Though that scene, with its spectacular flaming atmospherics and hypnotic choreography, serves as the best sampling of El amor brujo, the final dance involving all four of the main protagonists, provides the most fascinating exposition of true love’s compelling endurance in the face of all odds and obstacles. On a surface level, the story can be read as an indictment of arranged marriages and the self-afforded privileges of infidelity that patriarchal cultures bestow upon their men. More profoundly though, it’s an illustration of love’s ability to trump reason and the necessity of taking bold and risky  action at times to fulfill our hearts’ desires. Of course, the more fantastical elements of the story have to be taken with some reservations (or, maybe not…? I’ll leave that up to you to sort out on your own terms.) After all the convolutions that Antonio Gades and Cristina Hoyos went through in their various characterizations on the screen, I can say it’s particularly satisfying to me to see them together at the very end of this magnificent trio of films.

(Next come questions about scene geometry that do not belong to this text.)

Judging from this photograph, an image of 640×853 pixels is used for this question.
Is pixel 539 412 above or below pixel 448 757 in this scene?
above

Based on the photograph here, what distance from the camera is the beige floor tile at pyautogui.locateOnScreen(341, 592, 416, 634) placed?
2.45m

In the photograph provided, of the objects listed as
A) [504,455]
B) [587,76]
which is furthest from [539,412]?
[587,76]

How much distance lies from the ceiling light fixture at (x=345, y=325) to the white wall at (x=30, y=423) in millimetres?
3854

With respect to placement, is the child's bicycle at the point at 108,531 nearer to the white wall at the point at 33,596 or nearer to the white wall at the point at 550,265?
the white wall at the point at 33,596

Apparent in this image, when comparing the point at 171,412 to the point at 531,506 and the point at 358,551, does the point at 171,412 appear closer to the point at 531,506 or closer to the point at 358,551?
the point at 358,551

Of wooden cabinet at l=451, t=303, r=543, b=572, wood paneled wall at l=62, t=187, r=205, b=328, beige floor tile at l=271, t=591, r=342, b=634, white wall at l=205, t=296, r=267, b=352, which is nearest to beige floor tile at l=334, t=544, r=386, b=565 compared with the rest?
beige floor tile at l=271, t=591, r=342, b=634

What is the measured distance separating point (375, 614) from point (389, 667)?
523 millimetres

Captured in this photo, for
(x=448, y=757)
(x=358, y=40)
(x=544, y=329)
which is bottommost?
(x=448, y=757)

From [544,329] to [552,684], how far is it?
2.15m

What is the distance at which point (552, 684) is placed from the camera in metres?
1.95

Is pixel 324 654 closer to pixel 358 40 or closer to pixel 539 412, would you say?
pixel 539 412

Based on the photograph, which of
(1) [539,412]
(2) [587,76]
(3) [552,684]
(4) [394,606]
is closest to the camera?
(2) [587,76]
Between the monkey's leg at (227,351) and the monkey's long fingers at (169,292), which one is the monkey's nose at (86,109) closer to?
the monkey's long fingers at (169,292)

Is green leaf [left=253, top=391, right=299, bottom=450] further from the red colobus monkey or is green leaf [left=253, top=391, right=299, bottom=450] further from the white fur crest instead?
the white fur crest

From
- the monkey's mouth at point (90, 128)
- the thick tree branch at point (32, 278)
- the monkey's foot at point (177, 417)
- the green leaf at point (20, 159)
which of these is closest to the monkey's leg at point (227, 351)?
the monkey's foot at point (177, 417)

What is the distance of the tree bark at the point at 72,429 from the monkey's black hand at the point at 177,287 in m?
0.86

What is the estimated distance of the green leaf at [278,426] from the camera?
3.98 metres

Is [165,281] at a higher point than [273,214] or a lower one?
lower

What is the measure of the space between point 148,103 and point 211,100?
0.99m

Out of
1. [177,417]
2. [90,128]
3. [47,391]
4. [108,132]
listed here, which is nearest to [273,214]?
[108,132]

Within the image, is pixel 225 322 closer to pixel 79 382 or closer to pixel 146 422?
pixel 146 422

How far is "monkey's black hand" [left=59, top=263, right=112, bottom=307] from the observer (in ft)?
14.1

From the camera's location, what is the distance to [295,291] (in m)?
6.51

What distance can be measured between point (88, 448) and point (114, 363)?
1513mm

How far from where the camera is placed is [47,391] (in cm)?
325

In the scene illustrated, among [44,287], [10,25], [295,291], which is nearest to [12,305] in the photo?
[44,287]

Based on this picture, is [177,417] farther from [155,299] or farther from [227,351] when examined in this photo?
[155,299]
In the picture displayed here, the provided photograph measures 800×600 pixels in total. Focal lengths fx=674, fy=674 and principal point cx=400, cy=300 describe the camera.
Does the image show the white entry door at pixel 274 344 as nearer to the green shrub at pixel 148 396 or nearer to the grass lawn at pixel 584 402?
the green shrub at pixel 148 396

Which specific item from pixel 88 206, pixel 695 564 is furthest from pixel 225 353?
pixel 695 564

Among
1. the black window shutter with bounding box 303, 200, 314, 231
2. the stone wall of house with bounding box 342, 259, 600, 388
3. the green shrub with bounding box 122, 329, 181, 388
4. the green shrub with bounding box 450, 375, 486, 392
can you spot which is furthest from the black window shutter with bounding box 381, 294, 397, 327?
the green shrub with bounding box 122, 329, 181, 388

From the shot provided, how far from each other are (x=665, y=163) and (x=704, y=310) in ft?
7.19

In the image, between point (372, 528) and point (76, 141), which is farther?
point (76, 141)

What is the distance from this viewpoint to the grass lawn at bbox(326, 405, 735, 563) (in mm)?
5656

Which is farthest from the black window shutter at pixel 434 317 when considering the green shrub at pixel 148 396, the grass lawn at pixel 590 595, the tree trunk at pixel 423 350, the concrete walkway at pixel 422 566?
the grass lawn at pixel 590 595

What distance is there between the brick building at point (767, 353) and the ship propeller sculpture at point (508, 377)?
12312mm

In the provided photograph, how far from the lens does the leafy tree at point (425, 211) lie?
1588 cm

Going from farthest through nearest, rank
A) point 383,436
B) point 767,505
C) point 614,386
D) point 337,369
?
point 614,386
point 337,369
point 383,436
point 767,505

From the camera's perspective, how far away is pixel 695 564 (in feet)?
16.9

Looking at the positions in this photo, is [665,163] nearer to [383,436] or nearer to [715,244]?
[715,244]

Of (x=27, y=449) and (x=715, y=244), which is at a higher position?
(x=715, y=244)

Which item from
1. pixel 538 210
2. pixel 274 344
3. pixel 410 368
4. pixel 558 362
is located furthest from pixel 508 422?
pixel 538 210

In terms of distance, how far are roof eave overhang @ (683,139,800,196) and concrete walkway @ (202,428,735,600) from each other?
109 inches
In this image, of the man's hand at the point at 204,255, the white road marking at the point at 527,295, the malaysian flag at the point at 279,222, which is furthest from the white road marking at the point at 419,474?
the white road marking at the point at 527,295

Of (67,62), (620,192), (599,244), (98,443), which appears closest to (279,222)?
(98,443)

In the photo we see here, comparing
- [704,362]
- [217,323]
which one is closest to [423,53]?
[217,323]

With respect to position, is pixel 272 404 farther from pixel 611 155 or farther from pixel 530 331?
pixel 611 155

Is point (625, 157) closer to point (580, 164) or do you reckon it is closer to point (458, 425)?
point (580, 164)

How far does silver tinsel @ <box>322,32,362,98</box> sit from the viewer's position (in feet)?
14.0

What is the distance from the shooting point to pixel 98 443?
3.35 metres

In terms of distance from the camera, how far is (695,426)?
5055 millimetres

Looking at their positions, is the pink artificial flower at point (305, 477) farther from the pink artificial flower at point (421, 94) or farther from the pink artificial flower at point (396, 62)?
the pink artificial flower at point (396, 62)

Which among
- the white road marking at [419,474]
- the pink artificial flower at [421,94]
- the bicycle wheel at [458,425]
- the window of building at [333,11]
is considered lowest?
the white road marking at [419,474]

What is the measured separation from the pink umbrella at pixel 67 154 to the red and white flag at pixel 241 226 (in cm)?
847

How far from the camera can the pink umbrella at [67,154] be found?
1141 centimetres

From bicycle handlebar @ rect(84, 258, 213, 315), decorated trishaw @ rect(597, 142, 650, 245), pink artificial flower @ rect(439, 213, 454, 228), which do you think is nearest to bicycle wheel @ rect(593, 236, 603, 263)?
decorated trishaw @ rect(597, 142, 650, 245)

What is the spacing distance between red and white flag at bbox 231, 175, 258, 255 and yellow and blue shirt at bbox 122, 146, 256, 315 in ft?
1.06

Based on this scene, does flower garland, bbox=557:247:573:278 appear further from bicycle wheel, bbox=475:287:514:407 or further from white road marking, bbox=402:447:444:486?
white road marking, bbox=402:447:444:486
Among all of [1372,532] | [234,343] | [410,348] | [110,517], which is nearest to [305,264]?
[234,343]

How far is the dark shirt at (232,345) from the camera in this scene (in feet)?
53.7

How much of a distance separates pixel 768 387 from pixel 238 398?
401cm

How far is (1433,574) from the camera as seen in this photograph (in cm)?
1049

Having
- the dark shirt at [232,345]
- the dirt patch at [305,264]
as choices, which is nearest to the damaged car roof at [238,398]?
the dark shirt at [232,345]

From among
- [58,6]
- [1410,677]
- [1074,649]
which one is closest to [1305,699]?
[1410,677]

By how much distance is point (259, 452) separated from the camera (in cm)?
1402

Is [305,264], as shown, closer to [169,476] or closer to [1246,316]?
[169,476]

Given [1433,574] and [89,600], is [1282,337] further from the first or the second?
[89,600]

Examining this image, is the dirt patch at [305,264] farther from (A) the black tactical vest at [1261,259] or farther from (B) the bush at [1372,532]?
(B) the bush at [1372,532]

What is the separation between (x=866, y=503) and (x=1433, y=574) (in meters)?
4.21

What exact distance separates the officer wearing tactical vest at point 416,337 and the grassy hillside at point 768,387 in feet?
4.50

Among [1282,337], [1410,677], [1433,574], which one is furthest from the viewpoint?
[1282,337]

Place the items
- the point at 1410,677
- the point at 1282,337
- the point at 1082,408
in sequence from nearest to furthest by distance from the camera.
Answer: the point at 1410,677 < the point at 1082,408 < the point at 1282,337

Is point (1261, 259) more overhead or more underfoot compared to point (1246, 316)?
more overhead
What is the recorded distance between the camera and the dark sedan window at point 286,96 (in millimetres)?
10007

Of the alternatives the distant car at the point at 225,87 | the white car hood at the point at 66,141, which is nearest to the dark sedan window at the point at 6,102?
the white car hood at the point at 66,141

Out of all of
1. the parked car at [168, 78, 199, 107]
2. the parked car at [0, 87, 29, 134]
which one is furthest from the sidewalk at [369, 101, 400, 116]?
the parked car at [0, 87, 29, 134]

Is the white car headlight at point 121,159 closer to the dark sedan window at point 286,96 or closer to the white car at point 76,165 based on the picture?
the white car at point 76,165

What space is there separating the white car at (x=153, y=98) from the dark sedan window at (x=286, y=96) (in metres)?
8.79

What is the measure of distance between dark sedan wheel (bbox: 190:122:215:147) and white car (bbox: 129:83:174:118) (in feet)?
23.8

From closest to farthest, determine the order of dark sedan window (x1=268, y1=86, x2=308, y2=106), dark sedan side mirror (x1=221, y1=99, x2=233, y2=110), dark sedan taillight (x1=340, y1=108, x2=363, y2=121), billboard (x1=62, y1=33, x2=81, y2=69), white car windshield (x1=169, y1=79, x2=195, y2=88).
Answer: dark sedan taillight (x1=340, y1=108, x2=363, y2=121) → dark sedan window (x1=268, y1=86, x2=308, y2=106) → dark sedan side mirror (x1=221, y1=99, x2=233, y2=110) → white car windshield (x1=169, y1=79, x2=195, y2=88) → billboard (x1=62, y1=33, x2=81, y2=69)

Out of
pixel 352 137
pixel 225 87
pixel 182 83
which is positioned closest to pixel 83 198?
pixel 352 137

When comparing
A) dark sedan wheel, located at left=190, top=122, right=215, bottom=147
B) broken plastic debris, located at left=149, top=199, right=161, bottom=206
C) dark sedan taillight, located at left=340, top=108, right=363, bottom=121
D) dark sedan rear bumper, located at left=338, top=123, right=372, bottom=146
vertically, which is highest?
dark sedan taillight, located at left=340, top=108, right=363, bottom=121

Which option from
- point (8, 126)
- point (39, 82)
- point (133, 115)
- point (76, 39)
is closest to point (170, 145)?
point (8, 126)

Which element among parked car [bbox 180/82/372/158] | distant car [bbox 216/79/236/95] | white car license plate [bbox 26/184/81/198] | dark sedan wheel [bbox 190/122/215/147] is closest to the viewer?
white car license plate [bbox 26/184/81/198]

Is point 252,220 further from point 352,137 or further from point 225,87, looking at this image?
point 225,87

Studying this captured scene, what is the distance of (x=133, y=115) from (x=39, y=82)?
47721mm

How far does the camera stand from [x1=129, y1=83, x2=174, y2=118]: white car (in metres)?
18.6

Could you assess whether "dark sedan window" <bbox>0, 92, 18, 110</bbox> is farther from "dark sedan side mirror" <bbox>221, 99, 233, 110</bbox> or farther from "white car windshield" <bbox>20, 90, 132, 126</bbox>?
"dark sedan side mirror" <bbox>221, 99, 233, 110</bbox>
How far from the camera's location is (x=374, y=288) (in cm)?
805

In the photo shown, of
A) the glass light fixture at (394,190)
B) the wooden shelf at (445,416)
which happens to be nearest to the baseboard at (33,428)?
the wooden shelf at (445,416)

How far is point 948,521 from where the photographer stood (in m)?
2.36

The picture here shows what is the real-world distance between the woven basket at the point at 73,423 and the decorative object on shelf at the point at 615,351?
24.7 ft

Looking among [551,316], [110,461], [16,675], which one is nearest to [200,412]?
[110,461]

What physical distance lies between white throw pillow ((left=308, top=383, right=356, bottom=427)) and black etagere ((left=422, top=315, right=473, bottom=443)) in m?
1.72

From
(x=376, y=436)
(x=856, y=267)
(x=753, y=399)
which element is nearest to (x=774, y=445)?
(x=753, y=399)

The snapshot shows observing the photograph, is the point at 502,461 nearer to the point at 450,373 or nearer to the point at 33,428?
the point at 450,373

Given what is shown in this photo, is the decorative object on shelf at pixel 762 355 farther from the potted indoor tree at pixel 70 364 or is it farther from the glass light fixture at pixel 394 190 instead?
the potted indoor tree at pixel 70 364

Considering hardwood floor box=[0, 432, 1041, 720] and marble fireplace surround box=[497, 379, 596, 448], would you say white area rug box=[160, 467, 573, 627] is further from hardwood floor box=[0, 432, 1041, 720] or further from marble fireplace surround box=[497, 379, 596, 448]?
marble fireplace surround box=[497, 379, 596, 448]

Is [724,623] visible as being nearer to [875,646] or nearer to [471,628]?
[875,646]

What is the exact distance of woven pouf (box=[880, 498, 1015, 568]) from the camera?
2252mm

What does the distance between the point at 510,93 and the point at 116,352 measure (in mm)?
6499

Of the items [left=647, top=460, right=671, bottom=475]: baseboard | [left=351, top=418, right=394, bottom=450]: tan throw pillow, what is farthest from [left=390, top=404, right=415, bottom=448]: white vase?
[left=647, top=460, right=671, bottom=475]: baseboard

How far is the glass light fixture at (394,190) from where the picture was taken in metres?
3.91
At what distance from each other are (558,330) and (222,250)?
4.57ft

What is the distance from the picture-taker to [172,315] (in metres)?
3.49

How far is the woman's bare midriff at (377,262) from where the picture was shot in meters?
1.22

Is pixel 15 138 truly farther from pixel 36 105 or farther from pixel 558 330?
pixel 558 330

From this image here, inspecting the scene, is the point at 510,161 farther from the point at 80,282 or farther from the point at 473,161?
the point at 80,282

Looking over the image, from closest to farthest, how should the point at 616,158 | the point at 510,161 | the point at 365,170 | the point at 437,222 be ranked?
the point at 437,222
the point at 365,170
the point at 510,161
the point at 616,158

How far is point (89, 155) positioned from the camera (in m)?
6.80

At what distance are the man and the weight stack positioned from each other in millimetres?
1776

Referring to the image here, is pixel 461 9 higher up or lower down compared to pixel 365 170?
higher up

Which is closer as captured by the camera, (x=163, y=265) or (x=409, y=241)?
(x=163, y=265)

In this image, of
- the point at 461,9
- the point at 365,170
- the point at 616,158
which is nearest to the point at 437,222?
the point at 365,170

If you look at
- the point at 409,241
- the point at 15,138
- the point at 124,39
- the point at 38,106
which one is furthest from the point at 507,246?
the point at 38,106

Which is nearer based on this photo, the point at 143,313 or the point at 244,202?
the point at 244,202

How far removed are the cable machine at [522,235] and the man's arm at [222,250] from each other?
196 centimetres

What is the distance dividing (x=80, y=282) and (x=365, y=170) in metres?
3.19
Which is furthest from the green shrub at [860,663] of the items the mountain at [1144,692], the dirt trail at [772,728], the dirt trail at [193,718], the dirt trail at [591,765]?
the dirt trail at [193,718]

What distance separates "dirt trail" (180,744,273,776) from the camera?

It would be a great shame if this Flamenco Trilogy set were more renowned for being the only Eclipse release currently out of print (and fetching high resale value on the secondary market) than for the outstanding quality of the movies themselves. Even though the box is fetching more than $100 nowadays, that’s still cheaper than a vase of long-stemmed roses and boxed chocolates will run you in most markets on Valentine’s Day! If you have a beloved cinephile in your life and you find a copy of this Eclipse Series set, I recommend you make the purchase… these films will maintain their incandescent powers of arousal long after the roses have wilted and the chocolates have been consumed.